Religion's Impact on Canada

Description image by Chris Mitchell (Former) Features Editor, The Mark News. Host & Producer, The Mark Radio.
  • First Posted: May 25 2010 00:09 AM
  • Updated: about 1 year ago

The Mark Radio ep.15: Does religion still have the same gravitas in Canada's public sphere?

Scientists at the Ventor Institute in San Diego announced last week that they have successfully created life in a laboratory. It's a synthetic cell that self-replicates and could be the most symbolic transition from society's faith in religion to its faith in science and technology.

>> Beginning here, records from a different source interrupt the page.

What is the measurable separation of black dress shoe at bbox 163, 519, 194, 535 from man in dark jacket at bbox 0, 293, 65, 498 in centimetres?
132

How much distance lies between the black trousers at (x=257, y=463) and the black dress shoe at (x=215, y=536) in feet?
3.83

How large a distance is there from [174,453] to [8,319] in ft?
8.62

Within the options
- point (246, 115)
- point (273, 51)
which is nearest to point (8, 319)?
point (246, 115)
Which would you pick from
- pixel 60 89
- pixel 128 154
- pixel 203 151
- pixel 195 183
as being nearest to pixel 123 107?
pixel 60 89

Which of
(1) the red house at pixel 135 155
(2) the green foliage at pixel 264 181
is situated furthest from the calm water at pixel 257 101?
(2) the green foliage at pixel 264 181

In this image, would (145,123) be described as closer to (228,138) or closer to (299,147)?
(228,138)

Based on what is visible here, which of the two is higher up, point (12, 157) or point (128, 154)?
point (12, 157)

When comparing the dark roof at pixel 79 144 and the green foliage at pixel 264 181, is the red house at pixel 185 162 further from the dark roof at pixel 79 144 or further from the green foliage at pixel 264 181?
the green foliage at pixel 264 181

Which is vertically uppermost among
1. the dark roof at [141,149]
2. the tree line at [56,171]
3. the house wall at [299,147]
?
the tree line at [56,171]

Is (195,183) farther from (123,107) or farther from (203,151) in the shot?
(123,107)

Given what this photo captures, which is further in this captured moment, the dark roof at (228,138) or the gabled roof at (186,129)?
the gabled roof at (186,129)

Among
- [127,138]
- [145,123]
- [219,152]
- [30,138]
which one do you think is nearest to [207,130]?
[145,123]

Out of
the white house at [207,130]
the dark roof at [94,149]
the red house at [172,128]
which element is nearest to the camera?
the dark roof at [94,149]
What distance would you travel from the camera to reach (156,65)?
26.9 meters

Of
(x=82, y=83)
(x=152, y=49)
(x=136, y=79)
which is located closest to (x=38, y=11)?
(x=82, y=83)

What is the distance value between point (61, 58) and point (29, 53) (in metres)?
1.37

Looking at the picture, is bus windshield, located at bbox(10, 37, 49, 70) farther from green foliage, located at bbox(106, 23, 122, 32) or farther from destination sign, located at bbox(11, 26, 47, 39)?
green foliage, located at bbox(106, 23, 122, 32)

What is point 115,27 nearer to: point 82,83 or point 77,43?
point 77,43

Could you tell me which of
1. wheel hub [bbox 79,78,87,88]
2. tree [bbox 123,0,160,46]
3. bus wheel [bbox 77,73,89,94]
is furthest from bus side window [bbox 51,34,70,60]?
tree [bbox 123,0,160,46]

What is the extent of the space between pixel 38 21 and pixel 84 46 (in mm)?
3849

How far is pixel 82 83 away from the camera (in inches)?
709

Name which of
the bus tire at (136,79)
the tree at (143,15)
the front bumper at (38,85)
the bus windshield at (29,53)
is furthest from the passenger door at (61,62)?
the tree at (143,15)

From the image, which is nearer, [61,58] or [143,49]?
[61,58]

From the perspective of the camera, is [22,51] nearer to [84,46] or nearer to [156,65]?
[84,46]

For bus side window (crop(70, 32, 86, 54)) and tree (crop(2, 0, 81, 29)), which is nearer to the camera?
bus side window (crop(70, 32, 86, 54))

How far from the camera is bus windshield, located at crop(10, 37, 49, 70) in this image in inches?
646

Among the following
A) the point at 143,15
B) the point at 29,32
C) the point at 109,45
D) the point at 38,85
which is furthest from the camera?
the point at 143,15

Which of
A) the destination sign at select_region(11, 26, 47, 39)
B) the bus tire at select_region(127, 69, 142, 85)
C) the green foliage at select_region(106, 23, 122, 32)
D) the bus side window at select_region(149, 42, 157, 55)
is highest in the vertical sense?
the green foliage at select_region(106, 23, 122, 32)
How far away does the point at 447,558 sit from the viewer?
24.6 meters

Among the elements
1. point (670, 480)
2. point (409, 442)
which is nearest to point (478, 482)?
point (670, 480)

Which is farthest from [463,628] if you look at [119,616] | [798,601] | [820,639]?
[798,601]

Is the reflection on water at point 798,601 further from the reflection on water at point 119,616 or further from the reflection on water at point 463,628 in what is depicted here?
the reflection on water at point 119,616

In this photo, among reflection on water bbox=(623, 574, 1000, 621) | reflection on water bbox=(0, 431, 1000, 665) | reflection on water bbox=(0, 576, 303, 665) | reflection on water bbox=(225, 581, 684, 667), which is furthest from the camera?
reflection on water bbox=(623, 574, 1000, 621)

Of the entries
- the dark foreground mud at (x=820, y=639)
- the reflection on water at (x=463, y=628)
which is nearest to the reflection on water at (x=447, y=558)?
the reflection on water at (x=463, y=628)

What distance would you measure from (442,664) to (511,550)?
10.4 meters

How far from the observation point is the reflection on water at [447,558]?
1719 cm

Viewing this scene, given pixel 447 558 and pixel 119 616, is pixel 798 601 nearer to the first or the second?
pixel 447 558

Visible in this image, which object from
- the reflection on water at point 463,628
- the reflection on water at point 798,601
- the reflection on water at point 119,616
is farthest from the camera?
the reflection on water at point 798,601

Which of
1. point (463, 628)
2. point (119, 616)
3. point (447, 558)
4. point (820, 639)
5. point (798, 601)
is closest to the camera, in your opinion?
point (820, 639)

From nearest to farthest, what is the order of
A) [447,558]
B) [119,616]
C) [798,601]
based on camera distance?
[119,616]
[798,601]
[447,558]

In our age of rapid progress and evolving innovation, science seems to be explaining the mysteries, the magic and the miracles of the universe. Combine that with the scandal-ridden Catholic Church, and society's increasingly secular worldview, and it could explain the dropping numbers of younger people taking part in traditional religion. A recent Pew study found that one in four people between the ages of 18 and 29 are unaffiliated with any particular faith. That figure has doubled since the 1970s.

But the transition is by no means complete. Religion is entrenched in our history, our culture and our ideas.

So how can we reconcile the differences of a faith in the rational and a faith in the irrational? And by moving towards science, are we losing a vital part of ourselves?

In this week's episode of The Mark Radio, host Chris Mitchell talks with three thinkers on the ways religion influences Canadian society and how its influence is changing in the scientific age.

First up, John Von Heyking, professor at the University of Lethbridge in Alberta, and editor of Civil Religion in Political Thought talks about how much influence religion has over Canadian politics.

Next, Margaret Somerville, director of the Centre for Medicine, Ethics and Law at McGill University, on why secularism and religion are two sides of the same coin.

Also on the show is Mohamed Elmasry, founding president of the Canadian Islamic Congress, on why free speech should not include hate speech.